Услышав, что с деньгами и арендой помещения у меня всё в порядке, Гонта ещё больше подобрел и распорядился, чтобы один из учеников притащил со второго этажа харатью и чернила с перьями.
— Ну, раз всё в порядке, господин Белов, сейчас составим знамено о том, что я принял твои две марки за вступление в братство и обсудим, каким шедевром ты собираешься угостить мастеров на братчине и когда это произойдёт…
— Охотно, мастер Патрикей! Вот только не вижу здесь весов для монет. Может, отправимся к меняле?
— На что нам меняла?
— Как на что? А каким образом пересчитать соотношение золотых монет и серебряной марки?
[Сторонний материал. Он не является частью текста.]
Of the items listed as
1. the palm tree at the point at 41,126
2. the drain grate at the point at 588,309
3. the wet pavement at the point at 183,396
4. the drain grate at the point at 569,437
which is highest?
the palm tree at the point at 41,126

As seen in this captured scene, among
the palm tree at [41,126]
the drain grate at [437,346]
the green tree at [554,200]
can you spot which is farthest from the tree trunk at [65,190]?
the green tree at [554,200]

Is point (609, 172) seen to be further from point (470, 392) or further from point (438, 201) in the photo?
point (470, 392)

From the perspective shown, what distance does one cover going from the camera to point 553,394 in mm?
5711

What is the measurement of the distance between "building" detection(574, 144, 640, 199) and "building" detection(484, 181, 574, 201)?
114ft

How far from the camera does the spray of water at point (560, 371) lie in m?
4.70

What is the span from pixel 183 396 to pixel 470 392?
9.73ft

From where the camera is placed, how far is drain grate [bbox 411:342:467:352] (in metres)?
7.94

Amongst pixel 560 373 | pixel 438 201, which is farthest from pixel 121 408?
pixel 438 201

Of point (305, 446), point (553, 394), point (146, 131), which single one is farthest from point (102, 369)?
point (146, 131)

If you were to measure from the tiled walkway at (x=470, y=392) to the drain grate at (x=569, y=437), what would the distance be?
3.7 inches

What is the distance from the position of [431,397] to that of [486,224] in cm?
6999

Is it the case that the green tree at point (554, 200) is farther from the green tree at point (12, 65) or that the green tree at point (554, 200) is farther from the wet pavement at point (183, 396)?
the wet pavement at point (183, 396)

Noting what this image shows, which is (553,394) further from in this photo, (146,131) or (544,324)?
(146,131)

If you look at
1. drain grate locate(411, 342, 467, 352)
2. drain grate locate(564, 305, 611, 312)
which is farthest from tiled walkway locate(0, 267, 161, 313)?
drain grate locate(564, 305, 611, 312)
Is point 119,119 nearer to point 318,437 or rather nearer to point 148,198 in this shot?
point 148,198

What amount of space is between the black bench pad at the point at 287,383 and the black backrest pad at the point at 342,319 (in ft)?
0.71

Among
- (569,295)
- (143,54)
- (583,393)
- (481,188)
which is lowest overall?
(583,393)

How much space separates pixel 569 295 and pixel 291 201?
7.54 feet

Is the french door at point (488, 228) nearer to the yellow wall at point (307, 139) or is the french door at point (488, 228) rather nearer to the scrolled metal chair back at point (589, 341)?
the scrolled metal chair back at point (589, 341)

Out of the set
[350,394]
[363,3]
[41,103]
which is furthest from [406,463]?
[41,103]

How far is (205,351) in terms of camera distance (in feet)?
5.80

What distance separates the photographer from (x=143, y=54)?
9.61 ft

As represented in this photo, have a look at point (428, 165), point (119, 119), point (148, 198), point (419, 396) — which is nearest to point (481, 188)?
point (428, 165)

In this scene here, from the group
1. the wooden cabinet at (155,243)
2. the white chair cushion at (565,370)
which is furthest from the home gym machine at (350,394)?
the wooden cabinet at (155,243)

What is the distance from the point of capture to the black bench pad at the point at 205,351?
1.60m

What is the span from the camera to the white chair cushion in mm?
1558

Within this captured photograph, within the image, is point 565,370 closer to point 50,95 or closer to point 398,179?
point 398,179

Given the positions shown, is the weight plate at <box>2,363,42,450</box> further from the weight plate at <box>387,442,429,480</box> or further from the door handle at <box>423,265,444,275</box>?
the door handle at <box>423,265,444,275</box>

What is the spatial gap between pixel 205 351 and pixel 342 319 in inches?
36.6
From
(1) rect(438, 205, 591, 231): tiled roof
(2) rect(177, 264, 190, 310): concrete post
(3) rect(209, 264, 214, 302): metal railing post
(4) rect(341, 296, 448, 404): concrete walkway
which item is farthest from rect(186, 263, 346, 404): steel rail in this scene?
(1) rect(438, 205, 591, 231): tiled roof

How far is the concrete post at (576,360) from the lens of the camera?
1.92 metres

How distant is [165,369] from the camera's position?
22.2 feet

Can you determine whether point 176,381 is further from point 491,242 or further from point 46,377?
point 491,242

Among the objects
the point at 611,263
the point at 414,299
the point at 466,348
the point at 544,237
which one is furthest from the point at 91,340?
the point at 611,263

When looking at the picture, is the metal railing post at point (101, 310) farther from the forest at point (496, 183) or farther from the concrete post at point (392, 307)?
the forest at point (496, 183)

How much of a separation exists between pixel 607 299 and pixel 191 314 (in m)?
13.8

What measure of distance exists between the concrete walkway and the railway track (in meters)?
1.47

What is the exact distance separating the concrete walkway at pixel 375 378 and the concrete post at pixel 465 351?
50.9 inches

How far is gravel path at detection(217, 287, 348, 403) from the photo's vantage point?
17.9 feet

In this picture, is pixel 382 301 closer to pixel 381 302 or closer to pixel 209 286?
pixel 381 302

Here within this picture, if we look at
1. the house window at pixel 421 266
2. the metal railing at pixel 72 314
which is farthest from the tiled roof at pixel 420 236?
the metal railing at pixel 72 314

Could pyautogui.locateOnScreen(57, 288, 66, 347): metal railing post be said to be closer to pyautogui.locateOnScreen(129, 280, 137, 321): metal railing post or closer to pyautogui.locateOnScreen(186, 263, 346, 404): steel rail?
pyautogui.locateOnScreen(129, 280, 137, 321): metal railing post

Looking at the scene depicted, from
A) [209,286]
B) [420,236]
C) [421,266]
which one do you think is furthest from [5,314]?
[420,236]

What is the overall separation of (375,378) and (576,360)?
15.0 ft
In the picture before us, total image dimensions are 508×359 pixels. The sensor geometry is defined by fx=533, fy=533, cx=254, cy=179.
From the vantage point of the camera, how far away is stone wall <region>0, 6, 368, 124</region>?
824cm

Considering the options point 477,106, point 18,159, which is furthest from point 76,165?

— Вот как? Ты собираешься внести всю сумму золотом?
— Не уверен, что его хватит, так что пришлось прихватить с собой немного серебра.
— Тогда чего же, спрашивается, мы тут сидим! Пойдём же в Лаврентьевскую капеллу, пока отец Пётр не ушёл.
Недоумевая, какое отношение имеет некий отец Пётр из Лаврентьевской капеллы к товарно-денежным отношениям вообще и к моим финансам в частности, я послушно двинулся вслед за торопливо шагающим Гонтой.
Через пять минут после того, как покинули пивоварню, мы добрались до маленькой — не выше трёх с половиной метров — башенки с шатровым куполом, увенчанным деревянным крестом. Отца Петра разыскивать не пришлось: совсем ещё молодой, но уже подслеповато щурящийся слезящимися глазами, священник сидел на ступеньке часовни, и, ловко поворачивая чурочку, зазубренным тесаком щепал лучину.